Selected passage.
···

A programmable nanoreactor for photothermal immunotherapy via NIR-II triggered enzyme-catalyzed immunogenic tumor microenvironment remodeling

The complicated and immunosuppressive tumor microenvironment usually obstruct the efficiencies of various therapeutic schedules including immunotherapy. Here, we report a programmable polymer-based nanoreactor for photothermal-enhanced immunotherapy through second near-infrared (NIR-II) light-triggered enzyme‑catalyzed immunogenic tumor microenvironment remodelling. The nanoreactor system contains a thermal-responsive Liposome modified on its surface with Xanthine Oxidase (XO), and a core co-loaded with a NIR-II-absorbing semiconducting polymer, an oxygen carrier perfluorohexane (PFH) and a hypoxanthine substrate. Under NIR-II laser irradiation, the semiconducting polymer (SP-II) generates a local photothermal effect, directly ablating tumor cells and triggering a phase transition of the Liposome shells, enabling precise pulsed release of the loaded contents. The released PFH rapidly alleviates local tumor hypoxia, providing a key substrate for subsequent enzyme cascade reactions. Simultaneously, hypoxanthine is catalyzed by XO to continuously generate superoxide anions and uric acid. In this approach, superoxide anions acting as Reactive Oxygen Species enhance immunogenic cell death and oxidative stress, while uric acid serves as an endogenous danger signal, promoting M2 to M1 repolarization of tumor-associated macrophages, thereby synergistically remodeling the immunosuppressive tumor microenvironment. This strategy potently inhibits laser-irradiated primary tumors, as well as significantly suppresses the progress of distant and metastatic tumors, and prolongs the survival of mouse. Our study provides a new approach for developing programmable anti-tumor nanoreactors with enzyme-catalyzed immunogenic tumor microenvironment remodelling capabilities.

···

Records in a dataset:
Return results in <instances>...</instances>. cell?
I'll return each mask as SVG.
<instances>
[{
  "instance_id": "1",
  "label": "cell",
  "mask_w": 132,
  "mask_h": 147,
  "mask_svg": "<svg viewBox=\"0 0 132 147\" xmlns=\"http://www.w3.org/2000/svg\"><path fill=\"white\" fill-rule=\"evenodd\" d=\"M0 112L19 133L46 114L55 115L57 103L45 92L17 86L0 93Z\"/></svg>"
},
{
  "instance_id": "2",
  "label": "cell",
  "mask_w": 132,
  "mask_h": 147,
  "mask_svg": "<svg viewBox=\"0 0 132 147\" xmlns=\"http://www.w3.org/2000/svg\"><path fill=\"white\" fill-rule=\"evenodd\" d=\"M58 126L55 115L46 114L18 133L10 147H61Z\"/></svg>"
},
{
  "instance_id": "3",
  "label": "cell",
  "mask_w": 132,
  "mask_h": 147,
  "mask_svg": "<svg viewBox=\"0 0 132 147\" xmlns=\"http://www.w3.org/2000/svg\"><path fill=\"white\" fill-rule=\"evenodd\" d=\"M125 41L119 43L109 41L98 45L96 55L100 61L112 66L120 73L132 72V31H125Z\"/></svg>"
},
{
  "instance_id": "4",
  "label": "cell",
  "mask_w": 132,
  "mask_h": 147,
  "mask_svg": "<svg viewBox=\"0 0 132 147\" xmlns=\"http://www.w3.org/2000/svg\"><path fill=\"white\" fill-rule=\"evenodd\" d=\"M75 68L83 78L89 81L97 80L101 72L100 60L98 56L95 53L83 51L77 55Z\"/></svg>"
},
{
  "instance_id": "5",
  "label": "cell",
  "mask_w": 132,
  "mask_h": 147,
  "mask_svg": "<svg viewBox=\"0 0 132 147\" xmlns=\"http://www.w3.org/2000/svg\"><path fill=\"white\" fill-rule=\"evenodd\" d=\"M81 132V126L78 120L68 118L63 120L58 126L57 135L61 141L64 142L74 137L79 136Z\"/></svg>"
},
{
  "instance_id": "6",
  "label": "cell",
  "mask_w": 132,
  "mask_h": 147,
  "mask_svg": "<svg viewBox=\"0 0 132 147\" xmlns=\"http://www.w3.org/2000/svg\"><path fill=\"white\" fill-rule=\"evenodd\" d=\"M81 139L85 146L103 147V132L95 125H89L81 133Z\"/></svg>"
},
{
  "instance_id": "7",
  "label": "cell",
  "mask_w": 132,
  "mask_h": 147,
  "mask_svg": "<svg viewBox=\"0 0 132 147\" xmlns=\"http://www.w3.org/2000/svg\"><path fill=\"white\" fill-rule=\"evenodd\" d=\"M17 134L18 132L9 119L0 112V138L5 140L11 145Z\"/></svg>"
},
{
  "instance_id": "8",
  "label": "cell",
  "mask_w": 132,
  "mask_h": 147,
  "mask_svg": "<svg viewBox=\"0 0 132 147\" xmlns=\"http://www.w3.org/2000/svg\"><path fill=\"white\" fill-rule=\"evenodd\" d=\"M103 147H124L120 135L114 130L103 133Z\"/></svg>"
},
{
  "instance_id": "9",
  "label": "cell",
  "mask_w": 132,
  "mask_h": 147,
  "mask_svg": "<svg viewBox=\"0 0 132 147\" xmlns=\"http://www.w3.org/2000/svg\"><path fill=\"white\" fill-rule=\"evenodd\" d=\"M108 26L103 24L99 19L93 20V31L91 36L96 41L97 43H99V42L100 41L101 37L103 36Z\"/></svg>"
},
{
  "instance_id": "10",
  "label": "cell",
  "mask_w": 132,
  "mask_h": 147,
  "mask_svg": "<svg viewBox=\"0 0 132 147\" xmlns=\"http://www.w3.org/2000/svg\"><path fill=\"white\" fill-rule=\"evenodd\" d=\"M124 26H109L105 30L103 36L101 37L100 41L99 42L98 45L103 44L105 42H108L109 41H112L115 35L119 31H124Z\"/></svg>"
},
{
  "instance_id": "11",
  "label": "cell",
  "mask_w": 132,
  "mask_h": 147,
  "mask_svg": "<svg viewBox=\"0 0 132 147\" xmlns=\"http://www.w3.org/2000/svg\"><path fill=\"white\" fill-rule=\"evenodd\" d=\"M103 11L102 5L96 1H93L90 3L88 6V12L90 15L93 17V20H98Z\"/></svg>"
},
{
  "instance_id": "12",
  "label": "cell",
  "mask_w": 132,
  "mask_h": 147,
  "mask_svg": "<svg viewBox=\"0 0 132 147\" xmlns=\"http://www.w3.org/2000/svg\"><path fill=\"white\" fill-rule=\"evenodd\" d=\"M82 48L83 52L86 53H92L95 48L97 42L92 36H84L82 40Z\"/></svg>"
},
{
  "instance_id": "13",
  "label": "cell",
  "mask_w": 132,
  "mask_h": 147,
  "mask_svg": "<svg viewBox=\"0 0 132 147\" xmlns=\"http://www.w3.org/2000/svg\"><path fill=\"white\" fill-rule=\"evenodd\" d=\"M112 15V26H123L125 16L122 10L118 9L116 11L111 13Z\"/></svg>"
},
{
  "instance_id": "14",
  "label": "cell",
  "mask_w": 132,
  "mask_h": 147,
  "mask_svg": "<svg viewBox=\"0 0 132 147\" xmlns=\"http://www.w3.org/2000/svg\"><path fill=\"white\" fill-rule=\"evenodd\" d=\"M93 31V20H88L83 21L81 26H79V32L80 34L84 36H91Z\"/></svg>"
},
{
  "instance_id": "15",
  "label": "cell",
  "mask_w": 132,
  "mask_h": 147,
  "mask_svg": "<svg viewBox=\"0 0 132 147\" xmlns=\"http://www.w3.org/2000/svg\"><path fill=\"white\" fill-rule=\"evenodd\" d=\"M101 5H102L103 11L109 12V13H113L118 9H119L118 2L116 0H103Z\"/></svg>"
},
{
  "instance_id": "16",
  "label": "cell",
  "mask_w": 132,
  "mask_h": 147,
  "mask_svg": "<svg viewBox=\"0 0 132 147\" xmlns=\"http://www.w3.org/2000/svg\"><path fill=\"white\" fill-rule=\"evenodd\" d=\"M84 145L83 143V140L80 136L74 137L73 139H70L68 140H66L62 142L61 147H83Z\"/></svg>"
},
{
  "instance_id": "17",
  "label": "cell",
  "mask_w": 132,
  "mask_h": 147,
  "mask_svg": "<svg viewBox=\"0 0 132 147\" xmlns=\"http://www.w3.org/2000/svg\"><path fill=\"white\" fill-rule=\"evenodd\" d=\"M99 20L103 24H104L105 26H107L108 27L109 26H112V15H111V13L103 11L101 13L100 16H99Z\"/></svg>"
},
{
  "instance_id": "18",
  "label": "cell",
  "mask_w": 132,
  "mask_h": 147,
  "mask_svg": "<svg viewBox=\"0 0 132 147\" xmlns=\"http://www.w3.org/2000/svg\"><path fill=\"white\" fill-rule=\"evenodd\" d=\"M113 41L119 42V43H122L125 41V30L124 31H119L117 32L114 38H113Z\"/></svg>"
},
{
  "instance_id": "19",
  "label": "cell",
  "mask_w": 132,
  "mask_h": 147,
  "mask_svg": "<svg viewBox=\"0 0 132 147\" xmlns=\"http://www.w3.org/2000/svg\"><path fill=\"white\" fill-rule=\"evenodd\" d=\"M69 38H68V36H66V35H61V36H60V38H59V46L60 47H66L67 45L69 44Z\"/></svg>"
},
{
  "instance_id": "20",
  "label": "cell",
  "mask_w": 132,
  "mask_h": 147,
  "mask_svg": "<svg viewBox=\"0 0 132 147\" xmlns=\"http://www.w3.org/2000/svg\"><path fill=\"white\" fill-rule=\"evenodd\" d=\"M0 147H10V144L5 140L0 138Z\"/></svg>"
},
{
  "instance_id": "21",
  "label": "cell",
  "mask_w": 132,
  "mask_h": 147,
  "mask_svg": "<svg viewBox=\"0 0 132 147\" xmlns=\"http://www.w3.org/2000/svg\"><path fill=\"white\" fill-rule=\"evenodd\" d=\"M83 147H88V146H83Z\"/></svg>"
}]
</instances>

···

Required action. For each statement, say whether the nanoreactor text supports it, and quote the words that decide it. 1. The Liposome carries Xanthine Oxidase on its surface. 2. XO catalyzes hypoxanthine to produce hydrogen peroxide. 3. Uric acid drives tumor-associated macrophages from M1 toward M2. Nothing in the records is needed here.

Answer box.
1. Yes: "a thermal-responsive Liposome modified on its surface with Xanthine Oxidase (XO)"
2. No: "hypoxanthine is catalyzed by XO to continuously generate superoxide anions and uric acid"
3. No: "promoting M2 to M1 repolarization of tumor-associated macrophages"